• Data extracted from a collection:
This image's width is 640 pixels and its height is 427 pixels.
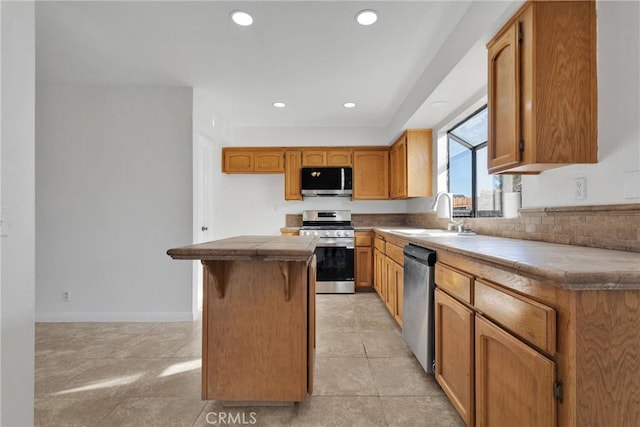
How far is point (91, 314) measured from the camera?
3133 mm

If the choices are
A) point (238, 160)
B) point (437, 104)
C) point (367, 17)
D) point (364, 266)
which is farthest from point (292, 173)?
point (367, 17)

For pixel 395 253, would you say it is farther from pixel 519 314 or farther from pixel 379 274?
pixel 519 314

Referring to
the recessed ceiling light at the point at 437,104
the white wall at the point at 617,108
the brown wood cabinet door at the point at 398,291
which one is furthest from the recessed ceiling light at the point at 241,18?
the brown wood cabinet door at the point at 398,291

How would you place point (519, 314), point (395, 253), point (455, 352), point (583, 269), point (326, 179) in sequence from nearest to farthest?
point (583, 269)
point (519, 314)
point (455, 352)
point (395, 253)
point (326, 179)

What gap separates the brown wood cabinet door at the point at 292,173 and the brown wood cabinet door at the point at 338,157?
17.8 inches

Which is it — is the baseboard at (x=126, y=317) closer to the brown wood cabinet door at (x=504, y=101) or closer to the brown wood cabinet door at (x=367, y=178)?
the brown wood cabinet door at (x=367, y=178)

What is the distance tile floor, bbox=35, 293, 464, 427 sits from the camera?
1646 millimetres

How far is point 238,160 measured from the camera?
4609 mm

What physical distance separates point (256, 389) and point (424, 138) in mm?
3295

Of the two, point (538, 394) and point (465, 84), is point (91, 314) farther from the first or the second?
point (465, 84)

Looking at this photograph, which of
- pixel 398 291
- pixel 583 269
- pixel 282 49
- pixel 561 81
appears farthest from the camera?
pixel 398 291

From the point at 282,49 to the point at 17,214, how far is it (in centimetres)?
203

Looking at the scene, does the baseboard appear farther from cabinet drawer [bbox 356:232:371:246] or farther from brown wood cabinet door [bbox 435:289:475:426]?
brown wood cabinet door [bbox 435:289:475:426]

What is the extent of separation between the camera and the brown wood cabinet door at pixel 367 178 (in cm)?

• GIVEN TASK: Write out every item above word for word, leaving out the pictures.

• PROBLEM SOLUTION:
This image's width is 640 pixels and its height is 427 pixels.
How far is point (91, 314) measured from the camera?
3133 mm

If the choices are
A) point (238, 160)
B) point (437, 104)
C) point (367, 17)
D) point (364, 266)
which is farthest from point (292, 173)?
point (367, 17)

For pixel 395 253, would you say it is farther from pixel 519 314 or farther from pixel 379 274?
pixel 519 314

Referring to
the recessed ceiling light at the point at 437,104
the white wall at the point at 617,108
the brown wood cabinet door at the point at 398,291
which one is furthest from the recessed ceiling light at the point at 241,18?
the brown wood cabinet door at the point at 398,291

How would you place point (519, 314), point (395, 253), point (455, 352), point (583, 269), point (326, 179) in sequence from nearest to farthest?
point (583, 269)
point (519, 314)
point (455, 352)
point (395, 253)
point (326, 179)

What gap separates the brown wood cabinet door at the point at 292,173 and the brown wood cabinet door at the point at 338,157?
17.8 inches

Which is it — is the baseboard at (x=126, y=317) closer to the brown wood cabinet door at (x=504, y=101) or closer to the brown wood cabinet door at (x=367, y=178)?
the brown wood cabinet door at (x=367, y=178)

What is the distance tile floor, bbox=35, 293, 464, 427 sits from the camera?
1646 millimetres

How far is point 238,160 measured from the camera?
4609 mm

What physical distance separates point (256, 389) and point (424, 138) in mm?
3295

Of the two, point (538, 394) and point (465, 84), is point (91, 314) farther from the first or the second?
point (465, 84)

Looking at this photograph, which of
- pixel 398 291
- pixel 583 269
- pixel 282 49
- pixel 561 81
appears farthest from the camera?
pixel 398 291

From the point at 282,49 to the point at 17,214, how far is it (in centimetres)?
203

Looking at the scene, does the baseboard appear farther from cabinet drawer [bbox 356:232:371:246] or farther from brown wood cabinet door [bbox 435:289:475:426]?
brown wood cabinet door [bbox 435:289:475:426]

What is the extent of separation between the camera and the brown wood cabinet door at pixel 367 178 (in cm)?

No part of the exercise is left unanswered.